A smartphone-size electronic steering unit, controlled by an app, activates the electrodes and determines the strength of the impulse. The suit’s technology is based on the concept of electrical muscle stimulation (EMS), which has been used and scientifically studied in rehabilitation, physiotherapy, and elite athlete training. The suit is designed to enhance the training effect of athletic activities such as running and cycling and because the sensors and electrodes are integrated into the suit, it is now possible to take EMS training for almost any activity outdoors.
Wearable Life Science is launching a Kickstarter campaign to advance the technology from prototype to production. While all the underlying pieces are in place, there is still work to be done. One area in which Rathschlag sees great potential is printed electronics. He and his team are looking for companies that can print conductive materials onto fabrics. The challenge: The conductivity needs to be high enough so that the electrical impulses can be delivered in the desired strength.
Additionally, the printed electronic ink must be washable, stretchable, durable and comfortable to wear. Wearable Life Science has spoken with several companies who may be able to deliver a product in the desired quality but Rathschlag hasn’t decided on a supplier yet. Still, printed electronics are very likely to be a part of the design: “Wires printed with conductive ink would be the easiest and most desirable alternative”, says Rathschlag who also looked into using conductive yarns and other materials.
Big companies are keenly aware of the opportunities in this market. DuPont Microcircuit Materials has developed stretchable conductive inks and materials that can be integrated into smart clothing. Currently, a silver-based conductive ink is already available while other inks and sensors are still in development. According to DuPont, the new materials provide a durable, comfortable, flexible, cost-competitive, manufacturing-ready alternative to electronically conductive yarns, polymers and other materials.

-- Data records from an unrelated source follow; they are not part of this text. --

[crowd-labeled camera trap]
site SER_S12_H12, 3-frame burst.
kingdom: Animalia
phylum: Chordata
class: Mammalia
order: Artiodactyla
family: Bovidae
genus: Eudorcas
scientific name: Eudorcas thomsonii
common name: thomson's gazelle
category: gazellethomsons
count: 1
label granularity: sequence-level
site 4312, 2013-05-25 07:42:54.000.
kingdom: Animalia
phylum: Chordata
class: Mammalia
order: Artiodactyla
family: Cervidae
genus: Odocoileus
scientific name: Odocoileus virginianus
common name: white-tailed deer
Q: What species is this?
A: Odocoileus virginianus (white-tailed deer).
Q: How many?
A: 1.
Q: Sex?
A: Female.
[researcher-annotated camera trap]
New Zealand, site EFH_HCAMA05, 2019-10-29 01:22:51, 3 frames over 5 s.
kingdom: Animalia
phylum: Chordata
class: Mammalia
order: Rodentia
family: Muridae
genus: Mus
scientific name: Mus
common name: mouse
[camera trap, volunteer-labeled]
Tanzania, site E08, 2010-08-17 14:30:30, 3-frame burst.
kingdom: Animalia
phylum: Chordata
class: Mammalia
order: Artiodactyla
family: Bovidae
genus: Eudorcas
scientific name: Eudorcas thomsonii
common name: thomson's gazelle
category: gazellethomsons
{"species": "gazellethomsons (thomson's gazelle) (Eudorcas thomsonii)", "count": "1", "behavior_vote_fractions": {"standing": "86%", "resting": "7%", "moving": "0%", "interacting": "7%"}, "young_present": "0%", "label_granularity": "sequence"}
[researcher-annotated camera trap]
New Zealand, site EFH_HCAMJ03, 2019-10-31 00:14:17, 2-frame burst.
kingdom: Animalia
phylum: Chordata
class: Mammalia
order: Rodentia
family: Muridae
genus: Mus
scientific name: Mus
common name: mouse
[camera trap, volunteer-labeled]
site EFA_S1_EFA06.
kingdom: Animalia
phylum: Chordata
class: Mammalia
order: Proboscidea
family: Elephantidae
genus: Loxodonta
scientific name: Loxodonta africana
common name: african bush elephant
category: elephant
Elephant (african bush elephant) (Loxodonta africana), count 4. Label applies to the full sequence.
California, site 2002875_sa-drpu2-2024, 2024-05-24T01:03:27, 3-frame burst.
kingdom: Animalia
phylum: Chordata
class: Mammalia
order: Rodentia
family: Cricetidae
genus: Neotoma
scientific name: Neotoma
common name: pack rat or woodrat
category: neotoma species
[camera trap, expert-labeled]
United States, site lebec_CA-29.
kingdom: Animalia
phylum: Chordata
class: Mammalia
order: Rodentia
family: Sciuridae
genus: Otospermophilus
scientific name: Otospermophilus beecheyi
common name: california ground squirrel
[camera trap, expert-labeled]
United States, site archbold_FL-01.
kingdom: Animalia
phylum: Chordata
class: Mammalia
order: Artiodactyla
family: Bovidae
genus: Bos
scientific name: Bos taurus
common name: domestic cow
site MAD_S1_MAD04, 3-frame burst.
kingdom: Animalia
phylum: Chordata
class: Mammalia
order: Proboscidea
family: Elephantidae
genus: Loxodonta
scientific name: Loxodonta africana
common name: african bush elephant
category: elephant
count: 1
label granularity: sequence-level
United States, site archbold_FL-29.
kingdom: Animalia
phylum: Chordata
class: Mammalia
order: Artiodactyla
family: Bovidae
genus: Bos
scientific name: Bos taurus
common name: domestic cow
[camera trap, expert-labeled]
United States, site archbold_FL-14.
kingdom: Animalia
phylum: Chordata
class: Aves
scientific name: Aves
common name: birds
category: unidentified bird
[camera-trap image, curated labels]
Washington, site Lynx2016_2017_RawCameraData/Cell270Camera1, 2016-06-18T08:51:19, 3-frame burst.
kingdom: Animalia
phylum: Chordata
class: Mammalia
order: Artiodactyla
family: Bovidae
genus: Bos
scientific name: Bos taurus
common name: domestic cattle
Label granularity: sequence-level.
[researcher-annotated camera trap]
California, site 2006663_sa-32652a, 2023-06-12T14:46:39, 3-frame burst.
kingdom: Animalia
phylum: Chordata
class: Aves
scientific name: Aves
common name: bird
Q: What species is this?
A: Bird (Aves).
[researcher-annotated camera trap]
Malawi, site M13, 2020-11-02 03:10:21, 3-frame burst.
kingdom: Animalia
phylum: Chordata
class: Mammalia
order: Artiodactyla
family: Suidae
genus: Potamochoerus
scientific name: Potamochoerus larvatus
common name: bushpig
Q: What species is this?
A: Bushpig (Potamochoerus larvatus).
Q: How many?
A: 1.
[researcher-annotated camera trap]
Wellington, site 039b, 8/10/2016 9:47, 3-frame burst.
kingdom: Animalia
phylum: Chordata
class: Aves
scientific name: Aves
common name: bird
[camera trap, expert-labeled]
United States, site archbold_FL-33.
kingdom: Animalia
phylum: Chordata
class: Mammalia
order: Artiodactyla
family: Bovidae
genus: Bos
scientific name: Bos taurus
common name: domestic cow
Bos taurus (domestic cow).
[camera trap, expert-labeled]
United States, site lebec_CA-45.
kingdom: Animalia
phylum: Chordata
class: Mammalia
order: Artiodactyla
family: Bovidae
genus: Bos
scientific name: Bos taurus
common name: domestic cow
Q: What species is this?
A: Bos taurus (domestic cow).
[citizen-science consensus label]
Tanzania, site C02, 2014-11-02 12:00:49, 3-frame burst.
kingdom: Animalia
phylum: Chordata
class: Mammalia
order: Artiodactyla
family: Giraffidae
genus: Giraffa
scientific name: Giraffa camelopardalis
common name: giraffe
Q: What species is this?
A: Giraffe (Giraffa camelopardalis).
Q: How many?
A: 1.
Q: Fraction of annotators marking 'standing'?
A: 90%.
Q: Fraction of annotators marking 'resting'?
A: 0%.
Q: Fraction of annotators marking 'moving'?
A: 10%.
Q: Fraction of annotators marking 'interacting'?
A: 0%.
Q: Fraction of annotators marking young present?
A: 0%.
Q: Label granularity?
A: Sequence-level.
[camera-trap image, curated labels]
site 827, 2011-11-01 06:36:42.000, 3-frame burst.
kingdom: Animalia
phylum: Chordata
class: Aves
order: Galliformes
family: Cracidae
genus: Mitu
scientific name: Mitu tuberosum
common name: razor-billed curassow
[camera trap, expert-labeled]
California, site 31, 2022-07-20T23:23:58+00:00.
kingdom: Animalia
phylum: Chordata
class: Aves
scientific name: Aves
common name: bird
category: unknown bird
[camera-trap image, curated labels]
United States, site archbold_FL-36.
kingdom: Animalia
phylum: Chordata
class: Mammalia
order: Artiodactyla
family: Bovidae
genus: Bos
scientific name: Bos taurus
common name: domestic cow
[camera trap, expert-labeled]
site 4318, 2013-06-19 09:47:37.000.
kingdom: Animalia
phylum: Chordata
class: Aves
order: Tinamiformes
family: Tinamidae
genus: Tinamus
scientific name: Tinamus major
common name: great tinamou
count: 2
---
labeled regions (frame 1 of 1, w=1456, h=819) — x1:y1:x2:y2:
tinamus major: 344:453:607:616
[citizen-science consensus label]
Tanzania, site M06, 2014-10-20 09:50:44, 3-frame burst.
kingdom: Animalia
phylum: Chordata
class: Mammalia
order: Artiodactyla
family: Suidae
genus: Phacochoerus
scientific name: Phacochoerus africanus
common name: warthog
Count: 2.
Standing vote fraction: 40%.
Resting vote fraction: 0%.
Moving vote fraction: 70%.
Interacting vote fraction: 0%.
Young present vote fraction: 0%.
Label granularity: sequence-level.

DuPont’s inks are applied to thin thermoplastic polyurethane (TPU) film that is then laminated onto the fabric. The material still shows a strong performance after 100 wash cycles says DuPont. For smart clothing, this is definitely a first step but ink developers, textile printers and sportswear manufacturing are all working on new products and processes that can take the field much further. In a few years, smart clothing may be as common as sport watches.